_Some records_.
»»

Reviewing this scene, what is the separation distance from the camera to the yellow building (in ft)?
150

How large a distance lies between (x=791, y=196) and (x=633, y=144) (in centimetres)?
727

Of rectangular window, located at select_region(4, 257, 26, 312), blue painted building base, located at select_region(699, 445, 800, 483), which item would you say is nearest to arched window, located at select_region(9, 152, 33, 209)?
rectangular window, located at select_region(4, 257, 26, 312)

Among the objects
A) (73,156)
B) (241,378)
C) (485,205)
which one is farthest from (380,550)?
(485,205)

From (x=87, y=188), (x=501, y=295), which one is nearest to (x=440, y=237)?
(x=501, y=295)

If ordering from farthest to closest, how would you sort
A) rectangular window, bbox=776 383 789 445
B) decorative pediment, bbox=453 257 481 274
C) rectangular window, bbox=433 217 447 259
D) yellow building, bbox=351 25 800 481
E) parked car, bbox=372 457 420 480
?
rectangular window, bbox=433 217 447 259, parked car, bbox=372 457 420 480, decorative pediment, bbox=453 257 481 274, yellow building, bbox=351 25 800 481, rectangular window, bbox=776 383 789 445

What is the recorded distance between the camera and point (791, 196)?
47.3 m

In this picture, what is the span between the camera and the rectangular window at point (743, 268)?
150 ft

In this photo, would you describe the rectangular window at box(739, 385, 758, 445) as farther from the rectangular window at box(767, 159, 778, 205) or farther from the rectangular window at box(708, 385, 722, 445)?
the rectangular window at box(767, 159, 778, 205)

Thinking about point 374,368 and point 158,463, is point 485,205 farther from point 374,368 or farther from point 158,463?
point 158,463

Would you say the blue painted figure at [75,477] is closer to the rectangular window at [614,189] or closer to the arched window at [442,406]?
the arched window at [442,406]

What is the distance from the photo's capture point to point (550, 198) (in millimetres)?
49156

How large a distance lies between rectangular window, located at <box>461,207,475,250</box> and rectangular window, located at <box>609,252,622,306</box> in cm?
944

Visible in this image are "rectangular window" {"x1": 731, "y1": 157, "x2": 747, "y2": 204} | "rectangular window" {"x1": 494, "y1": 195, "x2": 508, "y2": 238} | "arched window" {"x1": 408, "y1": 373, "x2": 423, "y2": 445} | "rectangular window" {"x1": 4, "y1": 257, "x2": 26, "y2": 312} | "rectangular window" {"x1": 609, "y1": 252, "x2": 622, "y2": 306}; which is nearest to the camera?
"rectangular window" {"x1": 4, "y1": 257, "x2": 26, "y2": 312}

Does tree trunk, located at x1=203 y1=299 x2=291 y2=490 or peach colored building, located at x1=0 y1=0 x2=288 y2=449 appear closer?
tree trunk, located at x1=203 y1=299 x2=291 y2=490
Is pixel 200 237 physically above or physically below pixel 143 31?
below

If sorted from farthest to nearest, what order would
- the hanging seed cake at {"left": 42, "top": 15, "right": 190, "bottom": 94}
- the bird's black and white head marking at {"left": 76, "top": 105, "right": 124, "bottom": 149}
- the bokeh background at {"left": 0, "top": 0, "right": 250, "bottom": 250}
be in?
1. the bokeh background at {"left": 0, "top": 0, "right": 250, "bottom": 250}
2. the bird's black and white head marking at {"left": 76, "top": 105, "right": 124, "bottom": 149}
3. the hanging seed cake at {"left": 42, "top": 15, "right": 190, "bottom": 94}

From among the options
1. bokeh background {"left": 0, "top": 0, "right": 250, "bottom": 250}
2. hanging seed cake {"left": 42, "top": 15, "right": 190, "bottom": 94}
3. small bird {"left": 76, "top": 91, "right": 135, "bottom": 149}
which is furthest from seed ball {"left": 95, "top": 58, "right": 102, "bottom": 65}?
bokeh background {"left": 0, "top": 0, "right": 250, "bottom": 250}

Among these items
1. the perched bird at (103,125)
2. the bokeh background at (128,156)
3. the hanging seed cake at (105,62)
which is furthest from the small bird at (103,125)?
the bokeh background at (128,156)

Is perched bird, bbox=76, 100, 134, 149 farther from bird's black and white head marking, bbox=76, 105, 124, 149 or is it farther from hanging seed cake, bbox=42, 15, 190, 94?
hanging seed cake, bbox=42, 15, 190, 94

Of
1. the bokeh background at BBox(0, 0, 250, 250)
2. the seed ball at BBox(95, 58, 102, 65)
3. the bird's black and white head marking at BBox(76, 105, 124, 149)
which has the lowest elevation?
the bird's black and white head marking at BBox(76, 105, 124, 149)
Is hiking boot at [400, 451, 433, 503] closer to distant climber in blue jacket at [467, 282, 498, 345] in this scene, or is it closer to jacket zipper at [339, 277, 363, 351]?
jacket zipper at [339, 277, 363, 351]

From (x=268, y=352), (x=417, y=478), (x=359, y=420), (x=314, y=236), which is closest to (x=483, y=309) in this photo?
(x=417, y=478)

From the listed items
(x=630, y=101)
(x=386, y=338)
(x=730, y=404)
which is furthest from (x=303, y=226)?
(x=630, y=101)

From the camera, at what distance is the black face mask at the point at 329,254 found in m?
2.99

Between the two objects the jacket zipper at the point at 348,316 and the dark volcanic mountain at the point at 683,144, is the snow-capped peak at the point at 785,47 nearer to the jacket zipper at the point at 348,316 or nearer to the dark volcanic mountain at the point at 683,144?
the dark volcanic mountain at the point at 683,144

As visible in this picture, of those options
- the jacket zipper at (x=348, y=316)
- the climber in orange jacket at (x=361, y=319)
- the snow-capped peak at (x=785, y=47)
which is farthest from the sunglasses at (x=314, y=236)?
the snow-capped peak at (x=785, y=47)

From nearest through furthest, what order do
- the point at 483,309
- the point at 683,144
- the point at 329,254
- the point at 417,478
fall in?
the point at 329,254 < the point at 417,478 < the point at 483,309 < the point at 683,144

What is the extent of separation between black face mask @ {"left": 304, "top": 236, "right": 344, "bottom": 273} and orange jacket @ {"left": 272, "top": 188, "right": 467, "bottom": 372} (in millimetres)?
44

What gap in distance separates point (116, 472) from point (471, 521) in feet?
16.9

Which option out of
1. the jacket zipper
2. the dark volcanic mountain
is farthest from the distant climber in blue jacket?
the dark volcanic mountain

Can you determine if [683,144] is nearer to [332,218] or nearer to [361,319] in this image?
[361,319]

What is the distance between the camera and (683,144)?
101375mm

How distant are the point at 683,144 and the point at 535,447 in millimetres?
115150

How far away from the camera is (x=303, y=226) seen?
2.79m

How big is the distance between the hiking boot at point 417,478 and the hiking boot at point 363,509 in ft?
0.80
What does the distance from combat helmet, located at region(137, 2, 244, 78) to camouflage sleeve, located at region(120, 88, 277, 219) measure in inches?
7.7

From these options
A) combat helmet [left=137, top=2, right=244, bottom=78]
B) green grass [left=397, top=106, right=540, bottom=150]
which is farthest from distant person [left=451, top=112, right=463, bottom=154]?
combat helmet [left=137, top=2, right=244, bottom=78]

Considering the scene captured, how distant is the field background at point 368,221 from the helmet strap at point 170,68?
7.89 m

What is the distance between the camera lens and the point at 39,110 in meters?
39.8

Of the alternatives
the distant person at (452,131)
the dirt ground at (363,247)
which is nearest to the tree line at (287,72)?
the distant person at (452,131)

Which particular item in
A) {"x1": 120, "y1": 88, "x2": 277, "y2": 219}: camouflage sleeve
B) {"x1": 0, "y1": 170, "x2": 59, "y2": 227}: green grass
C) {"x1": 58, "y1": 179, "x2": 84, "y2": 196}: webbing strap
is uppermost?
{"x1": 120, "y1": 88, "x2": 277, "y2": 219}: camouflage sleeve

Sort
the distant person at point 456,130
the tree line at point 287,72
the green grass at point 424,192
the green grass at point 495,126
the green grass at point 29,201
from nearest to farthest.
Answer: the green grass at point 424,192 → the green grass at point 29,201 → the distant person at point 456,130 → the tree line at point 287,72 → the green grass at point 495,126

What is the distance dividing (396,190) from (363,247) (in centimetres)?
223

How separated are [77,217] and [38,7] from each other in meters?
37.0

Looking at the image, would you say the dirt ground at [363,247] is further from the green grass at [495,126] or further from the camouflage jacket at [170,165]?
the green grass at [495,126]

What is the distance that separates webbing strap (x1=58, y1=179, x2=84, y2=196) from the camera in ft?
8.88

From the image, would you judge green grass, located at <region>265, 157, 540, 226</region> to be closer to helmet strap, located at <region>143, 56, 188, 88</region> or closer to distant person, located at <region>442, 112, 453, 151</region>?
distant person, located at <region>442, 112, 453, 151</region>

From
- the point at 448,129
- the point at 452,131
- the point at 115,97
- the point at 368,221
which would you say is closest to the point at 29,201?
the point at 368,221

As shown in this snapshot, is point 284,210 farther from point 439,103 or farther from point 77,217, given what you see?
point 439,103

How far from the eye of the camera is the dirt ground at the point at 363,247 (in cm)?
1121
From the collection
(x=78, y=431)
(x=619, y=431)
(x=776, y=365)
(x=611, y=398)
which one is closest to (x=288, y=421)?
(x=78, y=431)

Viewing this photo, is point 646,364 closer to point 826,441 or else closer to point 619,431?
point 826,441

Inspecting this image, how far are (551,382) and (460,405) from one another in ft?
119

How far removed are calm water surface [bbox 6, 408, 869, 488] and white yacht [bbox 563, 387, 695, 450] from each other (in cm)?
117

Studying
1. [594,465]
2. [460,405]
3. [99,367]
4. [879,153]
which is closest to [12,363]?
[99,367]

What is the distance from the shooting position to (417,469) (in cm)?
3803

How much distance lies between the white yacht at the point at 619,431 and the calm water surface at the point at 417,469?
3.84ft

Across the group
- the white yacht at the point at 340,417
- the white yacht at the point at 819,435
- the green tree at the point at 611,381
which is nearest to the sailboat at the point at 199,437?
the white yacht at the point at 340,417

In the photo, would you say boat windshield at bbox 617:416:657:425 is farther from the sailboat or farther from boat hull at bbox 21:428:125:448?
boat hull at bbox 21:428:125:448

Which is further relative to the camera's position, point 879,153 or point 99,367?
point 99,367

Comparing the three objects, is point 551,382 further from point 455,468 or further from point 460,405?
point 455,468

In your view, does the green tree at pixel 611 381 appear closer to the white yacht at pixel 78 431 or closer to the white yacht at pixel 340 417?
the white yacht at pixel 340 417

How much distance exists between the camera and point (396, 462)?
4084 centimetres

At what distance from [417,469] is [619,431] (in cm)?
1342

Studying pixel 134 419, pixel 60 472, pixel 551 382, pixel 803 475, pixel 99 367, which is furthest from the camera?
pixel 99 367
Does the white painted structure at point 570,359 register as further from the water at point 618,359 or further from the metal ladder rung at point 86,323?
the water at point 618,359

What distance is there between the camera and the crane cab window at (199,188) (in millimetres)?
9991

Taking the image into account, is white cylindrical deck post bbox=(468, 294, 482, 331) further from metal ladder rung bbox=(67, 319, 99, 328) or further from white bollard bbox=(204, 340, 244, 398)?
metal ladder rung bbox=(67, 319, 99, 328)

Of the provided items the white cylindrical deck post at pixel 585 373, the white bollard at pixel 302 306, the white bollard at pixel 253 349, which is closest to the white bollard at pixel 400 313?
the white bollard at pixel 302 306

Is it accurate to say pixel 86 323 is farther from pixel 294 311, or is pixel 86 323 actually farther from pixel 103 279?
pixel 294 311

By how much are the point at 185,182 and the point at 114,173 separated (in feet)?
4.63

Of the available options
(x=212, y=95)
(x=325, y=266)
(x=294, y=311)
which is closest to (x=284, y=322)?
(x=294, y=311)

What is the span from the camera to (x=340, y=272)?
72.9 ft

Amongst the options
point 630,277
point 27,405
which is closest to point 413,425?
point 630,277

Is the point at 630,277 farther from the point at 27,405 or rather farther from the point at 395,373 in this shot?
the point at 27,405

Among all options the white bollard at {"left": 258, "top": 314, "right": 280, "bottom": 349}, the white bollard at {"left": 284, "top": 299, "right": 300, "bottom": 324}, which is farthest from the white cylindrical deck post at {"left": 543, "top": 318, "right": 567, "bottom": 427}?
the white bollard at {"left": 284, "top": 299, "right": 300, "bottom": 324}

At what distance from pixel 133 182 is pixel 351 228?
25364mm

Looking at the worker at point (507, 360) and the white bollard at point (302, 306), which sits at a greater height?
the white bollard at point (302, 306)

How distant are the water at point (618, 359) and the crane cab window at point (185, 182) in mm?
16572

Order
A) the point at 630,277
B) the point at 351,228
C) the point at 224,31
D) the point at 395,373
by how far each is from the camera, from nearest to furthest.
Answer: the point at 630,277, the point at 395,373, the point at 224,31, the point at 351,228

««

_Given exercise_. Copy the part of the entries that opens with the line containing "From (x=87, y=188), (x=501, y=295), which" and closes with the line containing "rectangular window, bbox=433 217 447 259, parked", keeping every line unchanged.

_Result for this task_.
From (x=87, y=188), (x=501, y=295), which one is nearest to (x=440, y=237)?
(x=501, y=295)

If ordering from farthest to closest, how would you sort
A) rectangular window, bbox=776 383 789 445
B) decorative pediment, bbox=453 257 481 274
C) rectangular window, bbox=433 217 447 259
D) yellow building, bbox=351 25 800 481
E) parked car, bbox=372 457 420 480
?
rectangular window, bbox=433 217 447 259, parked car, bbox=372 457 420 480, decorative pediment, bbox=453 257 481 274, yellow building, bbox=351 25 800 481, rectangular window, bbox=776 383 789 445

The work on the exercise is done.